**Selected extract:**
⁂
Gasunie is a leading European gas infrastructure company. We serve the public interest, offer integrated transport and infrastructure services to our customers, and adhere to the highest safety and business standards. We focus on short- and long-term value creation for our shareholder, other stakeholders and the environment.
We believe in a sustainable future with a balanced energy mix and a lasting role for diversified gas. We believe that we serve our customers best with innovative gas infrastructure solutions.
Our public task is ensuring safe and reliable gas transport, which is of crucial importance to society. Through our infrastructure and services, we are at the heart of the European gas market. Our infrastructure is an important connecting link between end users and suppliers of energy. We believe in a sustainable energy supply, in which gas forms a stable foundation. By optimally deploying our gas infrastructure, we contribute to making the supply of energy more sustainable.
Our network increasingly functions as an international hub in the supply and throughput of gas. For this purpose, we manage and develop gas infrastructure and gas trading points: gas transport networks, international transit pipelines, gas storage, an LNG terminal and the virtual gas trading points TTF (The Netherlands) and GASPOOL (Germany). All this forms the basis for the services we provide to our customers. This enables us to contribute to a liquid, competitive and reliable European energy market.
⁂
Outline records:
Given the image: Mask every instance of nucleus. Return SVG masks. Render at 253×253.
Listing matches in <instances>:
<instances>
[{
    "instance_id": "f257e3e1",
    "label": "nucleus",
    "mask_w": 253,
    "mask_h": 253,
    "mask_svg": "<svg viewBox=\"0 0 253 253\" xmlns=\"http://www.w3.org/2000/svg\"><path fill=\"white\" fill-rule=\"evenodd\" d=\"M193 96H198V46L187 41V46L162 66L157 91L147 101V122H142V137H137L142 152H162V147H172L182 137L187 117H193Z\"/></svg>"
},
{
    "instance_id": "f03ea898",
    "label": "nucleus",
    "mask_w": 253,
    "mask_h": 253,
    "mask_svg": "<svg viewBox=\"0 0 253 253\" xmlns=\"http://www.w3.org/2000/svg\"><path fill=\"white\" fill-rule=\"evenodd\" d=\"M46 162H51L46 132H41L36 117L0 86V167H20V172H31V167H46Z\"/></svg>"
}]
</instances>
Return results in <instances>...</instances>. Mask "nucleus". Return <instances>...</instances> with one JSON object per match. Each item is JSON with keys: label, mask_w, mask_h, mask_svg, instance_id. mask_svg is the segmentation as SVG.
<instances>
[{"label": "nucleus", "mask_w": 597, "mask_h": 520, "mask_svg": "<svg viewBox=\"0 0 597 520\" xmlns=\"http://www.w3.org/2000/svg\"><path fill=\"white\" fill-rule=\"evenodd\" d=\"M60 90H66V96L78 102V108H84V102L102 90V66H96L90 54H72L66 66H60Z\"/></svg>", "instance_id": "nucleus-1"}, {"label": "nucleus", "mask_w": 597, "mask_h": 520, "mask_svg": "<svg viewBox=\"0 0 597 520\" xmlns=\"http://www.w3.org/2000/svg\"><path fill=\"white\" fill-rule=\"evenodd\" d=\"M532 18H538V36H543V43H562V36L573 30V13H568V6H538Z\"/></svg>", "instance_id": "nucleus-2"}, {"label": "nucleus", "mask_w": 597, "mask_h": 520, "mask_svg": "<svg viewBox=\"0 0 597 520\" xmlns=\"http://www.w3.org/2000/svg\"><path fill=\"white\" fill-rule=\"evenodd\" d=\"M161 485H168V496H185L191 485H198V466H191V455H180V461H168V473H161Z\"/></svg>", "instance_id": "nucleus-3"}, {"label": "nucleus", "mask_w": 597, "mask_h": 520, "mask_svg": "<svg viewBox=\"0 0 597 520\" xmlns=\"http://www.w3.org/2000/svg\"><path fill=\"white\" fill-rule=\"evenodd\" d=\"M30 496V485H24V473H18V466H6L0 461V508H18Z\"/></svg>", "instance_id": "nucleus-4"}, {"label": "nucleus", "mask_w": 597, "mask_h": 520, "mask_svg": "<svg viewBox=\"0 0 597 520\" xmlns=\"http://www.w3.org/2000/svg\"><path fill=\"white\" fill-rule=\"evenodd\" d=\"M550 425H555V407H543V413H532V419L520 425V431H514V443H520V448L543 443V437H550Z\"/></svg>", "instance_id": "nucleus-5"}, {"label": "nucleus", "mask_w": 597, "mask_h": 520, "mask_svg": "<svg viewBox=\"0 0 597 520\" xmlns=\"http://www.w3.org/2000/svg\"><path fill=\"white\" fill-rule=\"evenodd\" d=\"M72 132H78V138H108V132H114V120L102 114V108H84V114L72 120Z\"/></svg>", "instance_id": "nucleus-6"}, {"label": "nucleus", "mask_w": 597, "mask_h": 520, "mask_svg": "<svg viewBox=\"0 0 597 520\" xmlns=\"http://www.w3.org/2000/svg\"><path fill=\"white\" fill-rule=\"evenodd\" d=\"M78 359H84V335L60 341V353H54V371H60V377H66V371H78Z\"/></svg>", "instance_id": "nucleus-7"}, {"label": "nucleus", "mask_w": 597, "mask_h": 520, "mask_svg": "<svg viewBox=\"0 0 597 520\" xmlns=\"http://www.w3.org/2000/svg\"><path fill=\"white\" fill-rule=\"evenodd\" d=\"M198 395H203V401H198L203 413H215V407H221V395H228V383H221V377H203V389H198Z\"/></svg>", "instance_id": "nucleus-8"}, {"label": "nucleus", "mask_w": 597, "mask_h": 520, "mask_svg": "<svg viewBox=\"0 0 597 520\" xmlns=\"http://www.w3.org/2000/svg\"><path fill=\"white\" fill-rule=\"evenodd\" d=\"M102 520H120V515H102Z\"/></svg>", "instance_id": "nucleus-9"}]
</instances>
⁂
**What you are asked to do:** Copy out the full Gasunie company profile above word for word.

**Result of the exercise:**
Gasunie is a leading European gas infrastructure company. We serve the public interest, offer integrated transport and infrastructure services to our customers, and adhere to the highest safety and business standards. We focus on short- and long-term value creation for our shareholder, other stakeholders and the environment.
We believe in a sustainable future with a balanced energy mix and a lasting role for diversified gas. We believe that we serve our customers best with innovative gas infrastructure solutions.
Our public task is ensuring safe and reliable gas transport, which is of crucial importance to society. Through our infrastructure and services, we are at the heart of the European gas market. Our infrastructure is an important connecting link between end users and suppliers of energy. We believe in a sustainable energy supply, in which gas forms a stable foundation. By optimally deploying our gas infrastructure, we contribute to making the supply of energy more sustainable.
Our network increasingly functions as an international hub in the supply and throughput of gas. For this purpose, we manage and develop gas infrastructure and gas trading points: gas transport networks, international transit pipelines, gas storage, an LNG terminal and the virtual gas trading points TTF (The Netherlands) and GASPOOL (Germany). All this forms the basis for the services we provide to our customers. This enables us to contribute to a liquid, competitive and reliable European energy market.